The displacement \(y(t)\) of a harmonically forced mass-spring system is given by:

(17)#\[\begin{equation} y^{\prime\prime} + 8y^{\prime} + 16y = 6 e^{-4t} \end{equation}\]

a.) For initial conditions \(y(0)=0\) and \(y^{\prime}(0) = 2\), find the response of the system \(y(t)\).

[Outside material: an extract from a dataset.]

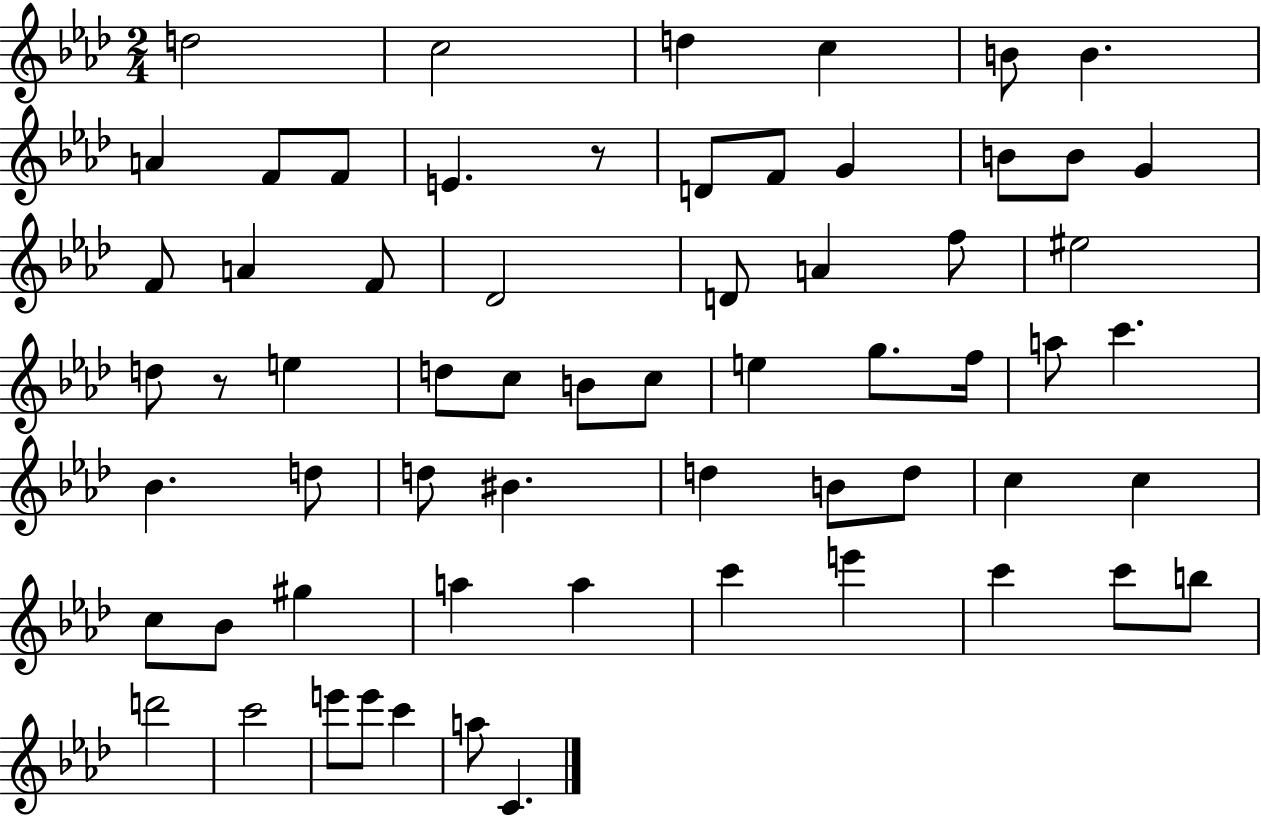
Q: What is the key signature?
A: AES major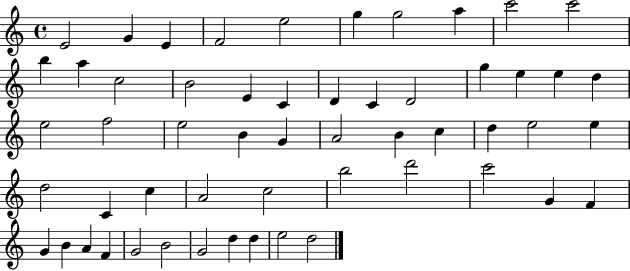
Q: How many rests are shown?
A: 0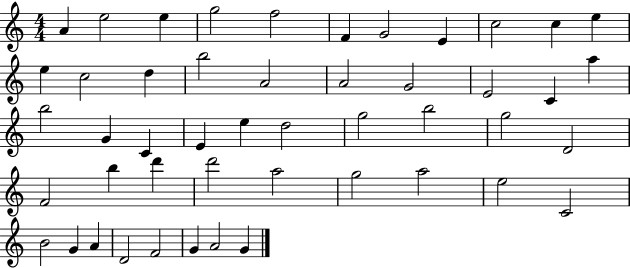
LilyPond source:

b.) Given a specified time increment \(\Delta t\) and a domain, write the recursion formulas for solving this equation with the forward Euler method. Clearly define any variables or functions used. You do not need to write Matlab code.

Solution#

a.) First, get the homogeneous solution:

(18)#\[\begin{align} y_H^{\prime\prime} + 8y_H^{\prime} + 16y_H &= 0 \\ \rightarrow \lambda^2 + 8 \lambda + 16 &= 0 = (\lambda + 4)^2 \\ \lambda &= 4 \text{ (repeated)} \\ \text{so } y_H &= c_1 e^{-4t} + c_2 t e^{-4t} \end{align}\]

Next, use the method of undetermined coefficients to get the inhomogeneous solution:

(19)#\[\begin{align} y_{IH} &= K t^2 e^{-4t} \\ y_{IH}^{\prime} &= K e^{-4t} \left( 2t - 4t^2 \right) \\ y_{IH}^{\prime\prime} &= K e^{-4t} \left( -8t + 2 - 8t + 16t^2 \right) \\ \rightarrow K &= 3 \end{align}\]

Then, the general solution is

(20)#\[\begin{equation} y(t) = c_1 e^{-4t} + c_2 t e^{-4t} + 3 t^2 e^{-4t} \end{equation}\]

Applying the initial conditions:

(21)#\[\begin{equation} y(t) = 2 t e^{-4t} + 3 t^2 e^{-4t} \end{equation}\]

b.) If \(z_1 = y\) and \(z_2 = y^{\prime}\), then

(22)#\[\begin{align} z_1^{\prime} &= z_2 \\ z_2^{\prime} &= y^{\prime\prime} = 6e^{-4t} - 8z_2 - 16z_1 = f(t, z_1, z_2) \end{align}\]

Then, the recursion formulas are:

(23)#\[\begin{align} z_{1, i+1} &= z_{1,i} + \Delta t \, z_{2,i} \\ z_{2, i+1} &= z_{2, i} + \Delta t \left( 6 e^{-4t} - 8 z_{2,i} - 16 z_{1,i} \right) \end{align}\]

where \(z_{1,1} = 0\) and \(z_{2,1} = 4\).